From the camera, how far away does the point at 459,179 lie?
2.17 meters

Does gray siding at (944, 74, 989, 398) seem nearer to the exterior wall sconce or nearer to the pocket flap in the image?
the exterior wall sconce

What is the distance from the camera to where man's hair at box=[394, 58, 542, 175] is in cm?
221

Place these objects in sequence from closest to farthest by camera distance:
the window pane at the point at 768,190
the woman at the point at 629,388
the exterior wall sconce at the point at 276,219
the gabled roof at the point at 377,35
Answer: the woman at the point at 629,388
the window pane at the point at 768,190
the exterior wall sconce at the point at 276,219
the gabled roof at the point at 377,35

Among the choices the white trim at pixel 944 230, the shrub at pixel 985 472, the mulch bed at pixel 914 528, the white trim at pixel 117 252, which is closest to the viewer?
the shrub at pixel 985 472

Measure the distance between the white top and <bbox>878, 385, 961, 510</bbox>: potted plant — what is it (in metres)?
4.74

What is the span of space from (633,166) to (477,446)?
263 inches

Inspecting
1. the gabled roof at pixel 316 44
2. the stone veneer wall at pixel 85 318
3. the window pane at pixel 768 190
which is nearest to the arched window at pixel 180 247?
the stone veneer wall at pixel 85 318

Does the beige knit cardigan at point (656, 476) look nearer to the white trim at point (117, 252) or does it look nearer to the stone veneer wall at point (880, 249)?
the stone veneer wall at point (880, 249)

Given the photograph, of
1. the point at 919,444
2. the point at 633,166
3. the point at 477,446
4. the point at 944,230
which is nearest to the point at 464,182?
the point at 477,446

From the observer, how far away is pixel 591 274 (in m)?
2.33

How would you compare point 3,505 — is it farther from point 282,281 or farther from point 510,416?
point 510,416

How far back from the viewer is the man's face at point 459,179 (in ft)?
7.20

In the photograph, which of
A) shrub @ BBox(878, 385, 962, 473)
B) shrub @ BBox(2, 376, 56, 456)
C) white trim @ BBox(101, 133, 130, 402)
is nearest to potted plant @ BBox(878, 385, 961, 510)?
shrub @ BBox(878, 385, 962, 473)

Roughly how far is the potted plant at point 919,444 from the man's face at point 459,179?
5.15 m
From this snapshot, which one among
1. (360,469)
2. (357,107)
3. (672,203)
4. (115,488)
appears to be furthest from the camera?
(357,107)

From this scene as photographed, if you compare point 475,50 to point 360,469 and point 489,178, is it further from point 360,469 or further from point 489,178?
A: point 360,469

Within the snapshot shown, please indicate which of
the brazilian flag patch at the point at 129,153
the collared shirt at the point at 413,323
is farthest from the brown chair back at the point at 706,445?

........

## [WHAT NEEDS TO BE DONE]
Turn the lines of the items from the one containing "From this scene" through the last line into a numbered list, both ends included and blank lines left out.

## [EXERCISE SOLUTION]
1. From this scene as photographed, if you compare point 475,50 to point 360,469 and point 489,178, is it further from point 360,469 or further from point 489,178?
2. A: point 360,469
3. Within the snapshot shown, please indicate which of
4. the brazilian flag patch at the point at 129,153
5. the collared shirt at the point at 413,323
6. is farthest from the brown chair back at the point at 706,445?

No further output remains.